## Exercise details
Every line from the beginning of the records below up to the one holding "Oregon, site COA_8446-3-T, 2020-05-20" should be quoted exactly; leave out the rest.

***** Extracted material

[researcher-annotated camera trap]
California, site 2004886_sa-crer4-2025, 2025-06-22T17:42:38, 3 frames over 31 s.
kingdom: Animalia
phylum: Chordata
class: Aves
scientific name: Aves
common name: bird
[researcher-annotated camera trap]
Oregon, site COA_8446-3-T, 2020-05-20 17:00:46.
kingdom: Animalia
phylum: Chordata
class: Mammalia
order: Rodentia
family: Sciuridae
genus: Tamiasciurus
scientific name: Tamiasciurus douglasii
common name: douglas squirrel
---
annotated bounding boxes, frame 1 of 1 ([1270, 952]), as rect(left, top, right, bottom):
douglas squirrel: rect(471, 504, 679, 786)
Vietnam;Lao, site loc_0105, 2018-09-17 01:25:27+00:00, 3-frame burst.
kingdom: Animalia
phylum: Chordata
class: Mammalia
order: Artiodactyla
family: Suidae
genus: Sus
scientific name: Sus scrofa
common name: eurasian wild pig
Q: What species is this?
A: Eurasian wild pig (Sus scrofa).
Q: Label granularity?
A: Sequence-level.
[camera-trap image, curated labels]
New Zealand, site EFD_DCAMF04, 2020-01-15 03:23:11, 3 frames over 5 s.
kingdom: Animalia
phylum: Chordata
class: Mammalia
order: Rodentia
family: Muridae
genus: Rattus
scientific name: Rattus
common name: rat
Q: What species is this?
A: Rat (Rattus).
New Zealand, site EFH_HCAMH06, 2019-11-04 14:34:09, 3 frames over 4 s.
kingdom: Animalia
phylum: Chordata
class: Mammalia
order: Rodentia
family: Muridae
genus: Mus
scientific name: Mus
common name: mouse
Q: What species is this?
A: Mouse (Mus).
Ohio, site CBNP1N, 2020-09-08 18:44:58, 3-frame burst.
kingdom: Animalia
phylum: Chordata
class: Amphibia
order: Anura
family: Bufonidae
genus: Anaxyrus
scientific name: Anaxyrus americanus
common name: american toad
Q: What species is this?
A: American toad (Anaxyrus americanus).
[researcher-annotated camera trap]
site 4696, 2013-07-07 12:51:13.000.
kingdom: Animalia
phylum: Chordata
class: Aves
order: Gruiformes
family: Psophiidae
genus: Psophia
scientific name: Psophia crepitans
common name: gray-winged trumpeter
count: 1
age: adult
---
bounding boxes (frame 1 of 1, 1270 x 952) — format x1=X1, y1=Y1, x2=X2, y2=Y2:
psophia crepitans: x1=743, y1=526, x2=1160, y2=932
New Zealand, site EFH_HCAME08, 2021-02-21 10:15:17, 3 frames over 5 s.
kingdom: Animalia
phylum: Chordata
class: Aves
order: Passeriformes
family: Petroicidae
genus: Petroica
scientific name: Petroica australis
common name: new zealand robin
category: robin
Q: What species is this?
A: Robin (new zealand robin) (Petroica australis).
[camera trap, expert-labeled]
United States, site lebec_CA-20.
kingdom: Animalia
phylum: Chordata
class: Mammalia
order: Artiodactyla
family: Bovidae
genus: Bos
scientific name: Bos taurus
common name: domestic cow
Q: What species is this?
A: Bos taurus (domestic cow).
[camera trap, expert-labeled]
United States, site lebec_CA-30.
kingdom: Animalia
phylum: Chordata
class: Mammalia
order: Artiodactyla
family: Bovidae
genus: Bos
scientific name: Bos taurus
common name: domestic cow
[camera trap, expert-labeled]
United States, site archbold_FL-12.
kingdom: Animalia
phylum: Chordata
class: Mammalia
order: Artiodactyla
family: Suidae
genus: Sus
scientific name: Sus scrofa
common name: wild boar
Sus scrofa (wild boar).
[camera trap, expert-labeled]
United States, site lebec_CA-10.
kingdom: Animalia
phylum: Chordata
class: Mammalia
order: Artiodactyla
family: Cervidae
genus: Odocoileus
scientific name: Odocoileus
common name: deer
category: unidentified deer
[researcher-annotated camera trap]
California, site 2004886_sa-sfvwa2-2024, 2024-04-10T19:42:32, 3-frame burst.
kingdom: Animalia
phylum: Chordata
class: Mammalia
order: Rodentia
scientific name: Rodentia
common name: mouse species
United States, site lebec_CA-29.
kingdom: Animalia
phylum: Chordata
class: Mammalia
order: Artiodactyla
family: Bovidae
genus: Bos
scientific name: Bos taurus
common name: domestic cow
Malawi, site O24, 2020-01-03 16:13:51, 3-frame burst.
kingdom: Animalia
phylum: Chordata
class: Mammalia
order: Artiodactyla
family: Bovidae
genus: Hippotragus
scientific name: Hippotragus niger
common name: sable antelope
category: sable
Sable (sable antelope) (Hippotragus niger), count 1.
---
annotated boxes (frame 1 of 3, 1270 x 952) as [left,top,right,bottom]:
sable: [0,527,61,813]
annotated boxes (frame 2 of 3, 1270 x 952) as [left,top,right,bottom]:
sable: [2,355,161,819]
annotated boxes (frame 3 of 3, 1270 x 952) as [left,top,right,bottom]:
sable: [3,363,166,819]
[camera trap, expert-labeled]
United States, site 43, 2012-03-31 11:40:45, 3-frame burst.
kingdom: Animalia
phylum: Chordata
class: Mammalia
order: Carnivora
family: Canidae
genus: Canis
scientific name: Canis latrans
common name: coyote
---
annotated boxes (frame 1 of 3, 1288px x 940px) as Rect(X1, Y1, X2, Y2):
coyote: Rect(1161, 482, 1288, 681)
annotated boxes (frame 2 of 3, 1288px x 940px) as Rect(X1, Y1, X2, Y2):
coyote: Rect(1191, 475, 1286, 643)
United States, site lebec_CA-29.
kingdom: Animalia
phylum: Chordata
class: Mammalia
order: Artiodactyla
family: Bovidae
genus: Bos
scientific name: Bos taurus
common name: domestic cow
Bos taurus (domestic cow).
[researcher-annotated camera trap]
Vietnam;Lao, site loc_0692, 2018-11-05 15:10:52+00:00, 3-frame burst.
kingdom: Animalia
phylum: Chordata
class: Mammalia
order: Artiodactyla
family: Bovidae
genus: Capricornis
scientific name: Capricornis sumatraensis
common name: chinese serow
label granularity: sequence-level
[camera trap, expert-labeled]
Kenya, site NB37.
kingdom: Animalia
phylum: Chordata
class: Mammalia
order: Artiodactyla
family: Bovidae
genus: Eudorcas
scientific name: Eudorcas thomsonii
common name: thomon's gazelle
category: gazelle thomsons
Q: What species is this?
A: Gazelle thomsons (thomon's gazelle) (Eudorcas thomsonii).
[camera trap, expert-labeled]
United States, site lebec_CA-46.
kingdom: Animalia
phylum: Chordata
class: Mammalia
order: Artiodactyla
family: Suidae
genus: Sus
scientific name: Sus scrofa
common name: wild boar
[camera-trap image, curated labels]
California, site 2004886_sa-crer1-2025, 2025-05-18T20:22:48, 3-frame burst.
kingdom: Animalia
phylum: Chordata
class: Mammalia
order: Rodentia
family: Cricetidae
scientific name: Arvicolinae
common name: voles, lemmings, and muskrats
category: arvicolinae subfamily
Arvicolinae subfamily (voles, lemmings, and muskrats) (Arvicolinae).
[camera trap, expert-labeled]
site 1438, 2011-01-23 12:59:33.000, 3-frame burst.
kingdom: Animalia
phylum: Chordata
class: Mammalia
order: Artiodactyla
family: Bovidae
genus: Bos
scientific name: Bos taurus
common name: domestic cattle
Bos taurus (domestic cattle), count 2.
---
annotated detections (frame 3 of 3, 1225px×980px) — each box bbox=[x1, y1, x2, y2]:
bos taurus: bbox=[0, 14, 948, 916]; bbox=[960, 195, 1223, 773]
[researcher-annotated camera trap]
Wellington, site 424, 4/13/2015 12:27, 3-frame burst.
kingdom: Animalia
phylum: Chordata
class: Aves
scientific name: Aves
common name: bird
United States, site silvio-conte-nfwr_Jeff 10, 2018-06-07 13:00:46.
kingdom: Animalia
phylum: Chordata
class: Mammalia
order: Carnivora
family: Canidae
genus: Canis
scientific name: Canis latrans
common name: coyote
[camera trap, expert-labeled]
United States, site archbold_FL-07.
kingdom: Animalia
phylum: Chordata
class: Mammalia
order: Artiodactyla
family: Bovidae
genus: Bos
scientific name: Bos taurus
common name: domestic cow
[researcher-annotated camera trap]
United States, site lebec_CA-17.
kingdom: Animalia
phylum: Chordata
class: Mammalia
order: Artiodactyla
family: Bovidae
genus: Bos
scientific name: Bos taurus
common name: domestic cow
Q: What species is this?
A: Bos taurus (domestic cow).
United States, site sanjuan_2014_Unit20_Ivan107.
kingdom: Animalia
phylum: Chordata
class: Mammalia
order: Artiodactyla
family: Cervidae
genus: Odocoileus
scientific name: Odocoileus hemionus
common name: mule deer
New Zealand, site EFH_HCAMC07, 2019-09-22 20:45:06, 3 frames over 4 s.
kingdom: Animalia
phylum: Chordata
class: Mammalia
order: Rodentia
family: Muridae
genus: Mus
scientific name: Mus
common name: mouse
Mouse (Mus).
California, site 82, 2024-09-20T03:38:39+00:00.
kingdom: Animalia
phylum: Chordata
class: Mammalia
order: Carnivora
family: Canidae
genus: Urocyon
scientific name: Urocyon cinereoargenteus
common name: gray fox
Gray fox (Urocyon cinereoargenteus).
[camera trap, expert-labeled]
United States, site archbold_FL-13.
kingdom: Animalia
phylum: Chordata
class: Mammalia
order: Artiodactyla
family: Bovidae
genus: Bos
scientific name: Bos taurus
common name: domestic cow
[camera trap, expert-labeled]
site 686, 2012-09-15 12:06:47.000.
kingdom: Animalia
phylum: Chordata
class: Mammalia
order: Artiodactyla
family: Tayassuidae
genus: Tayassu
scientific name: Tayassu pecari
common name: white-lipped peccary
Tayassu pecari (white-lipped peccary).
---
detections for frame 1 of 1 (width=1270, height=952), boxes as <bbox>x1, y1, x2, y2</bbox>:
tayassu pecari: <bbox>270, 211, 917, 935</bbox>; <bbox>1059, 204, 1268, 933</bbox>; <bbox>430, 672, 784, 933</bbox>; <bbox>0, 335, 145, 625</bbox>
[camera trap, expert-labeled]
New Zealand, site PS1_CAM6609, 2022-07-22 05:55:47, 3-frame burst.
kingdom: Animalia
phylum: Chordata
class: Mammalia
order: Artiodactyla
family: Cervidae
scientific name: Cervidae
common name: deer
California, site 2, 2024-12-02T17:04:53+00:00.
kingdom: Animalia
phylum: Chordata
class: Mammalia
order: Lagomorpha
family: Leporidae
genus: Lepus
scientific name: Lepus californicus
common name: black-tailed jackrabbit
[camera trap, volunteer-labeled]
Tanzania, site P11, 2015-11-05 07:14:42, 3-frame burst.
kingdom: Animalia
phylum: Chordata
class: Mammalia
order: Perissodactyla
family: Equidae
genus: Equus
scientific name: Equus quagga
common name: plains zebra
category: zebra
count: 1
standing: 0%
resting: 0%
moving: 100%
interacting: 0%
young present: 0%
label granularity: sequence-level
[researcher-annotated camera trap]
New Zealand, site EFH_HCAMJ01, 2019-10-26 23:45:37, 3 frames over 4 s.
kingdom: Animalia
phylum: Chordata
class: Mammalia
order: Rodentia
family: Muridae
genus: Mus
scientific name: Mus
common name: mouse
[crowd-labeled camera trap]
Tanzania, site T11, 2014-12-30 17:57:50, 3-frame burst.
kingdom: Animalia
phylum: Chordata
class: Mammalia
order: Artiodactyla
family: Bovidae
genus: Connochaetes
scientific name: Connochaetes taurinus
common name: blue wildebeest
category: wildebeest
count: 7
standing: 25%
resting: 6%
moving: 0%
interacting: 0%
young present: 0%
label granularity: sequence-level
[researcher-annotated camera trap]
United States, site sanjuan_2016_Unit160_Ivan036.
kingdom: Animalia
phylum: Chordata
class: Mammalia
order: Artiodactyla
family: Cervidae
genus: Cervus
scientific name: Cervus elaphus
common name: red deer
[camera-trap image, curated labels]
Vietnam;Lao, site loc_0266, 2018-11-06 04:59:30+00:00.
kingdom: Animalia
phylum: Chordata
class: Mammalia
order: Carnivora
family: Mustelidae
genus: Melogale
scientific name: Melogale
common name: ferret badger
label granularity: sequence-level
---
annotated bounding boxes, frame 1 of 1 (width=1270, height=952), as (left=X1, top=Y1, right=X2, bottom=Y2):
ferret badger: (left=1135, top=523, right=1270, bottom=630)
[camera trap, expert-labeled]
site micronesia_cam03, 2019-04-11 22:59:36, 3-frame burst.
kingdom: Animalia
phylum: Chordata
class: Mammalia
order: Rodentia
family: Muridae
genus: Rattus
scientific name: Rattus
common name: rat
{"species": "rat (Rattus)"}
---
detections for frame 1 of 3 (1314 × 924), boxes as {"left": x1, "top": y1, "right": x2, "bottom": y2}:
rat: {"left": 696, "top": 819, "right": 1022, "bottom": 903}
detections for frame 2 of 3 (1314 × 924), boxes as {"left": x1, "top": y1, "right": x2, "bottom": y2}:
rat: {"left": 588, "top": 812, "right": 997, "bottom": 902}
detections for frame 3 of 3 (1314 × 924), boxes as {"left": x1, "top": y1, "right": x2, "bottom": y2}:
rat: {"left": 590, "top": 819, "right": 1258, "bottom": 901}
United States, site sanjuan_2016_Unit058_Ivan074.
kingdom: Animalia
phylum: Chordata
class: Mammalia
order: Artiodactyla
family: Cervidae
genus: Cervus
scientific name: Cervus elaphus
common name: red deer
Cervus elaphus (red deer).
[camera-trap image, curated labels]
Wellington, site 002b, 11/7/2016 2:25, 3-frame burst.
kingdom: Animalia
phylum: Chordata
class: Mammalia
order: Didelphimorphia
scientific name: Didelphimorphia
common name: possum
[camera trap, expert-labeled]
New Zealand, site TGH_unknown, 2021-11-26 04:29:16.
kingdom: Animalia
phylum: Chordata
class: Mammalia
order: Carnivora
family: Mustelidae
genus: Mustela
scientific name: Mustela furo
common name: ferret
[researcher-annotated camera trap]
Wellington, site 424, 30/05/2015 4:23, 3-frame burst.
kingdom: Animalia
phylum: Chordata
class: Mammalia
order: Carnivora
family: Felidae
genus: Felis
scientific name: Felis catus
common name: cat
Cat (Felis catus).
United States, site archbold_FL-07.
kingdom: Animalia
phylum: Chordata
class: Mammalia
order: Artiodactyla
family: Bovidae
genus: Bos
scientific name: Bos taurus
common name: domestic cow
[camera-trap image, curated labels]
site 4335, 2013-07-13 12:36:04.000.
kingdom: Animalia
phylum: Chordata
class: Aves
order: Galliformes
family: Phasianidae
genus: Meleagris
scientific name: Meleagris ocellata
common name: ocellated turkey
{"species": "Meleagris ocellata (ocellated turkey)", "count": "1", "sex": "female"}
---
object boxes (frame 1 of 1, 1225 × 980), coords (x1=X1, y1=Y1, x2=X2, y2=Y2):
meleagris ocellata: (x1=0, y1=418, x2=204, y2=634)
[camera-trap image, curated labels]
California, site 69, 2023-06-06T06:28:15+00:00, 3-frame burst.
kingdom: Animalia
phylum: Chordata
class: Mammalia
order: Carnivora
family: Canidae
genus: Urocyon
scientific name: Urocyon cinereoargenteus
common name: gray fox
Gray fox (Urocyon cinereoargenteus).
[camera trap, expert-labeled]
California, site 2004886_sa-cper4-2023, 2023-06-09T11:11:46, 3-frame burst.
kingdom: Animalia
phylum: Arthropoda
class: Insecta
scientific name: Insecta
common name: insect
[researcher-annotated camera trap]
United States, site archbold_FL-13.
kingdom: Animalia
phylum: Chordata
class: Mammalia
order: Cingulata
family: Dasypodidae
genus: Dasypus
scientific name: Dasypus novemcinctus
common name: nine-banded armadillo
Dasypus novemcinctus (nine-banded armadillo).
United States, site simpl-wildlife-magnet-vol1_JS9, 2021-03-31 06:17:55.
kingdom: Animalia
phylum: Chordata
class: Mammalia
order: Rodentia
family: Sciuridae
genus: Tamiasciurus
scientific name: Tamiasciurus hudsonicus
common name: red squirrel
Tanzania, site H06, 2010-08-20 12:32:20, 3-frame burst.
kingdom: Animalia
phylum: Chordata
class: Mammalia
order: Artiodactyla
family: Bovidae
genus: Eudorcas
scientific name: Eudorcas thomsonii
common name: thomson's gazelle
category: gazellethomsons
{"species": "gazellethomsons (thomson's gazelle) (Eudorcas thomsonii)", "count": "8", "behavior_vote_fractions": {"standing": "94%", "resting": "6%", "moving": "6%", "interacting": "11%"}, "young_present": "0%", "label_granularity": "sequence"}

**********

## Response
[researcher-annotated camera trap]
California, site 2004886_sa-crer4-2025, 2025-06-22T17:42:38, 3 frames over 31 s.
kingdom: Animalia
phylum: Chordata
class: Aves
scientific name: Aves
common name: bird
[researcher-annotated camera trap]
Oregon, site COA_8446-3-T, 2020-05-20 17:00:46.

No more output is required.